The holidays can always guarantee you one thing: busy airports. Full flights, long lines, a lot of stress as people scamper home. For many, you put your headphones in, turn on Netflix and just make yourself unavailable for conversation with strangers.
But I’m that guy. That guy who sits next to you on the plane and almost always starts a conversation. If your headphones aren’t in yet, you can expect at least a “hi.” As a medical student, most of my conversations are about medicine. I don’t get to hear about people’s experiences as teachers, lawyers, business consultants, or artists. So I like to talk and listen to other people’s experiences.

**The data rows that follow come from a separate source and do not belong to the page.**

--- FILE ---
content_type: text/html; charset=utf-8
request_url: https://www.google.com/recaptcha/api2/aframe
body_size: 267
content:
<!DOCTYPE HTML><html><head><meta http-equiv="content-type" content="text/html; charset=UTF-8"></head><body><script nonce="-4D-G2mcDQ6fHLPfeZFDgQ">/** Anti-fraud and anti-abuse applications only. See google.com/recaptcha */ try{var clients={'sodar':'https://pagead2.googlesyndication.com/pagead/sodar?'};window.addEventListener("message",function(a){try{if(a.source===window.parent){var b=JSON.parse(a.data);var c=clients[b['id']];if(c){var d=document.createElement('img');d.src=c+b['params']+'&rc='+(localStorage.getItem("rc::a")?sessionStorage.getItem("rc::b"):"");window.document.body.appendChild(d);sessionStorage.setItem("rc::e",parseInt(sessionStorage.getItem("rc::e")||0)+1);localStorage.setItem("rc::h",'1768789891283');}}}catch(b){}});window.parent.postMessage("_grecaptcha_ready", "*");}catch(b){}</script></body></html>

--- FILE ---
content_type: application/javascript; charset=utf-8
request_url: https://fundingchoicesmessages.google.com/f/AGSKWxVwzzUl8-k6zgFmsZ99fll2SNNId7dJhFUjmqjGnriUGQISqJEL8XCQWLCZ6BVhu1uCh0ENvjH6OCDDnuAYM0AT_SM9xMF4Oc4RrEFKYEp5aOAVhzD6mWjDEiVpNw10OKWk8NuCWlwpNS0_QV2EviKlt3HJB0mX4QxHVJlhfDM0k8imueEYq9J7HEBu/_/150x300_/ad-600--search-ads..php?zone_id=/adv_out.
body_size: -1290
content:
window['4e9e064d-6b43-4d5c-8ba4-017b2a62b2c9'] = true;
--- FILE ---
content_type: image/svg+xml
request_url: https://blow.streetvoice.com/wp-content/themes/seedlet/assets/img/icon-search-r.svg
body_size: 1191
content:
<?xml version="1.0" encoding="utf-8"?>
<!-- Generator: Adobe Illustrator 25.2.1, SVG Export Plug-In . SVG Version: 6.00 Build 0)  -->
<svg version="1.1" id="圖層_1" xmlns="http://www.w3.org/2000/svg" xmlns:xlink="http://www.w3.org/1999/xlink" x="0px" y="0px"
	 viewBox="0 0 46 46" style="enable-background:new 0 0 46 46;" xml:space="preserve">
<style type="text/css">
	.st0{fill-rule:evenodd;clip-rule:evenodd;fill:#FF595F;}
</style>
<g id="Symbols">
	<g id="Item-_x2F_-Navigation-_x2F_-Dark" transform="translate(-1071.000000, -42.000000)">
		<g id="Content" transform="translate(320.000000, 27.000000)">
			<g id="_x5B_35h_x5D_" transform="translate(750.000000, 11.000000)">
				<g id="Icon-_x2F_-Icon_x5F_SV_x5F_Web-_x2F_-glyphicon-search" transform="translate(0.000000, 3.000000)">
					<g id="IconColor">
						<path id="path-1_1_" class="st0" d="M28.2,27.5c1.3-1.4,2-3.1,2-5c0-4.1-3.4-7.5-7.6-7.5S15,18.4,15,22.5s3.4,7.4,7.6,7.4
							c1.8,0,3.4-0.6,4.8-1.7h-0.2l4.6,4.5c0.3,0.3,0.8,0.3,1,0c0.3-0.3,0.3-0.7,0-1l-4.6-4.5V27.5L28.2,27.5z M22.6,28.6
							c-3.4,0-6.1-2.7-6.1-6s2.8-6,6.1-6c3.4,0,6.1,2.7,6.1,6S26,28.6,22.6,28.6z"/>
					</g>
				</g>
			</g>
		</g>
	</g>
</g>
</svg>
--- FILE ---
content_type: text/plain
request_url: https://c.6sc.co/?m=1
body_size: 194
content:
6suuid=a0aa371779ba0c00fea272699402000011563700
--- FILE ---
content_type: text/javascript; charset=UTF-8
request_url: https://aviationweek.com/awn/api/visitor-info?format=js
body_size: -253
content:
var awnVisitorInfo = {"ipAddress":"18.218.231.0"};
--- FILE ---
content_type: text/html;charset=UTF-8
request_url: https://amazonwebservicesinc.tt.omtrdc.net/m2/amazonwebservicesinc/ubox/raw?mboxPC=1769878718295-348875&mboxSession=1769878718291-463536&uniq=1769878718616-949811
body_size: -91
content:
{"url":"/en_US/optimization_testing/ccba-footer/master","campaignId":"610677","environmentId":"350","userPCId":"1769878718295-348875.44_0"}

And that’s where I found another person in medicine. Not a provider, but rather, a patient. The woman next to me started talking and within minutes revealed she has a grade 3 pilocytic astrocytoma, a benign but rare tumor. If she hadn’t told me, I wouldn’t have ever guessed. She reported no symptoms, didn’t have vision changes (these tumors can grow right above the optic chiasm and press on the optic nerves, reducing your vision). More importantly, she didn’t receive chemo or radiation therapy, nor surgery. She sees a neurologist and a neurosurgeon, but she admits to a more holistic medical regimen. She is aware of her diet and exercise and also takes herbs and nutrients.
Rather than be a skeptic, I wanted to listen. And one thing she mentioned really resonated with me–she wanted to focus on her current quality of life rather than removing the tumor. Why spend time in the hospital and endure pain when she can appreciate each day. She is a painter and traveler. And she most recently has been sharing her experience with others with similar diagnoses to show the power of perspective. I was really moved by her honesty.
After a few hours, we parted ways. And I appreciate her for sharing her experiences so bluntly. I know it will shape how I listen to patients’ experiences.